— begin Supplied data —

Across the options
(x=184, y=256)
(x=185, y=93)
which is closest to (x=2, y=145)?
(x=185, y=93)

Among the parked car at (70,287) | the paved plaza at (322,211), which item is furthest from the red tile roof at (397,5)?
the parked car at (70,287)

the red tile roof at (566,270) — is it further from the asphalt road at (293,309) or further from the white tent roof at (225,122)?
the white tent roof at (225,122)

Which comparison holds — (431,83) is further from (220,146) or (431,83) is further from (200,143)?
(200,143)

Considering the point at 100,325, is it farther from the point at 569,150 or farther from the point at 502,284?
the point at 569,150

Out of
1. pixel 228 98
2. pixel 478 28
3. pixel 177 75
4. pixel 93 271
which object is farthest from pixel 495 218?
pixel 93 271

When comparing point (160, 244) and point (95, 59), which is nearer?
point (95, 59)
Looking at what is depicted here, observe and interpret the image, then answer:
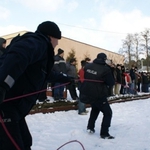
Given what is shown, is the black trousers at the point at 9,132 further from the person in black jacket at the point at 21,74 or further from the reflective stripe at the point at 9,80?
the reflective stripe at the point at 9,80

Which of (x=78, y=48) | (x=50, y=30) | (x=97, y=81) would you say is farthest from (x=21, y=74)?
(x=78, y=48)

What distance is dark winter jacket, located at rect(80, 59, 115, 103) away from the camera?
6.20 metres

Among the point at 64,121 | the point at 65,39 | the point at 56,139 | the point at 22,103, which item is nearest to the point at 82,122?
the point at 64,121

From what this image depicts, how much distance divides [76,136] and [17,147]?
12.8 ft

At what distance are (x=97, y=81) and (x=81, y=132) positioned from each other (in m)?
1.33

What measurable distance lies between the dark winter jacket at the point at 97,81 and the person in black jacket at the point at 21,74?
3.33 meters

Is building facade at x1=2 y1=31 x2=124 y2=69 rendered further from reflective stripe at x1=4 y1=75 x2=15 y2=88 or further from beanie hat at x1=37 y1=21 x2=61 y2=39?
reflective stripe at x1=4 y1=75 x2=15 y2=88

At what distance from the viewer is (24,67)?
242cm

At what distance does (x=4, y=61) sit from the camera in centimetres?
239

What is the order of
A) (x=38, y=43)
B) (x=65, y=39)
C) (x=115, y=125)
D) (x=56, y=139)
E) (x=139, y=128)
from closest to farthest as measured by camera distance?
(x=38, y=43) < (x=56, y=139) < (x=139, y=128) < (x=115, y=125) < (x=65, y=39)

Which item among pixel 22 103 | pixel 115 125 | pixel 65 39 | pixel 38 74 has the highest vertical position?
pixel 65 39

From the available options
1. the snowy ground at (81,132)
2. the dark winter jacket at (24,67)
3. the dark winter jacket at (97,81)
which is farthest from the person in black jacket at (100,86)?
the dark winter jacket at (24,67)

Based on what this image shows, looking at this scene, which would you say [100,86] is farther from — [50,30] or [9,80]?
[9,80]

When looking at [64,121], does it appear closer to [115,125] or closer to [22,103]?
[115,125]
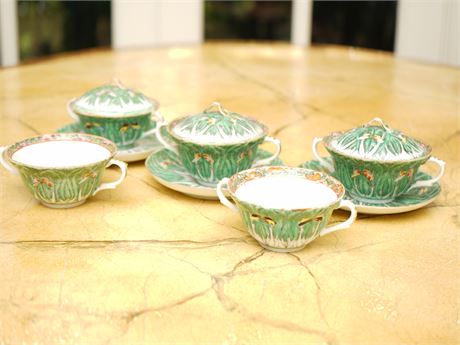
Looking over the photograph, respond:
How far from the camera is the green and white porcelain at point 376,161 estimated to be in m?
1.06

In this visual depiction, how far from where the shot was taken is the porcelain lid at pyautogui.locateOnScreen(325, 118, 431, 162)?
107 centimetres

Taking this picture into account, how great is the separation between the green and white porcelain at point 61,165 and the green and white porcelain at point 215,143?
0.11 metres

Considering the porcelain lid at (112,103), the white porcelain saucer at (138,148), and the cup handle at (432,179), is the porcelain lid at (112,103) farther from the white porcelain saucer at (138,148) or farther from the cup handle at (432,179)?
the cup handle at (432,179)

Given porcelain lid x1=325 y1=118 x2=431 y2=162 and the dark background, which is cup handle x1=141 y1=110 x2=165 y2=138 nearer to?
porcelain lid x1=325 y1=118 x2=431 y2=162

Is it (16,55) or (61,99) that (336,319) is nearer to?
(61,99)

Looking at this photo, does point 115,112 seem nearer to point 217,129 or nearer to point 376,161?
point 217,129

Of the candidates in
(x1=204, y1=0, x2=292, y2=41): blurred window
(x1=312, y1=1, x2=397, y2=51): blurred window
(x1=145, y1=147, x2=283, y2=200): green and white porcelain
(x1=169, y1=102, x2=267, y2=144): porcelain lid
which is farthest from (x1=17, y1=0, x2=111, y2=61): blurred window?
(x1=169, y1=102, x2=267, y2=144): porcelain lid

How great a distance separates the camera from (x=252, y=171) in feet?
3.31

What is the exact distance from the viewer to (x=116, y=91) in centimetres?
132

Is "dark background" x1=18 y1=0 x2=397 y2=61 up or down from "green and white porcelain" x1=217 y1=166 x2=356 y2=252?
up

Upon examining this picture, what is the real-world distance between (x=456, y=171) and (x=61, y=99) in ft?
3.27

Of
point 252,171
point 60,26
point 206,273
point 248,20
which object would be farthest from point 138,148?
point 248,20

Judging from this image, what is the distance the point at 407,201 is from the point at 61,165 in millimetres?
542

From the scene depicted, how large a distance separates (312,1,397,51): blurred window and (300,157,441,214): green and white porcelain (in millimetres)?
1895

— end Supplied data —

- Problem to work on:
Please give the stretch of material from the line containing "Looking at this photo, does" through the end of the material as a Markdown table with the columns No. and Text, one numbered row per line, leaving out blank lines.

- Output:
| No. | Text |
|---|---|
| 1 | Looking at this photo, does point 115,112 seem nearer to point 217,129 or nearer to point 376,161? |
| 2 | point 217,129 |
| 3 | Of the candidates in |
| 4 | (x1=204, y1=0, x2=292, y2=41): blurred window |
| 5 | (x1=312, y1=1, x2=397, y2=51): blurred window |
| 6 | (x1=145, y1=147, x2=283, y2=200): green and white porcelain |
| 7 | (x1=169, y1=102, x2=267, y2=144): porcelain lid |
| 8 | which is farthest from (x1=17, y1=0, x2=111, y2=61): blurred window? |
| 9 | (x1=169, y1=102, x2=267, y2=144): porcelain lid |
| 10 | How great a distance separates the camera from (x=252, y=171) in feet? |
| 11 | 3.31 |
| 12 | What is the exact distance from the viewer to (x=116, y=91) in centimetres? |
| 13 | 132 |
| 14 | Is "dark background" x1=18 y1=0 x2=397 y2=61 up or down from "green and white porcelain" x1=217 y1=166 x2=356 y2=252? |
| 15 | up |
| 16 | Upon examining this picture, what is the real-world distance between (x=456, y=171) and (x=61, y=99) in ft? |
| 17 | 3.27 |
| 18 | Of |
| 19 | point 252,171 |
| 20 | point 60,26 |
| 21 | point 206,273 |
| 22 | point 248,20 |
| 23 | which object would be farthest from point 138,148? |
| 24 | point 248,20 |
| 25 | Judging from this image, what is the distance the point at 407,201 is from the point at 61,165 in millimetres? |
| 26 | 542 |
| 27 | From the scene depicted, how large a distance separates (312,1,397,51): blurred window and (300,157,441,214): green and white porcelain (in millimetres)? |
| 28 | 1895 |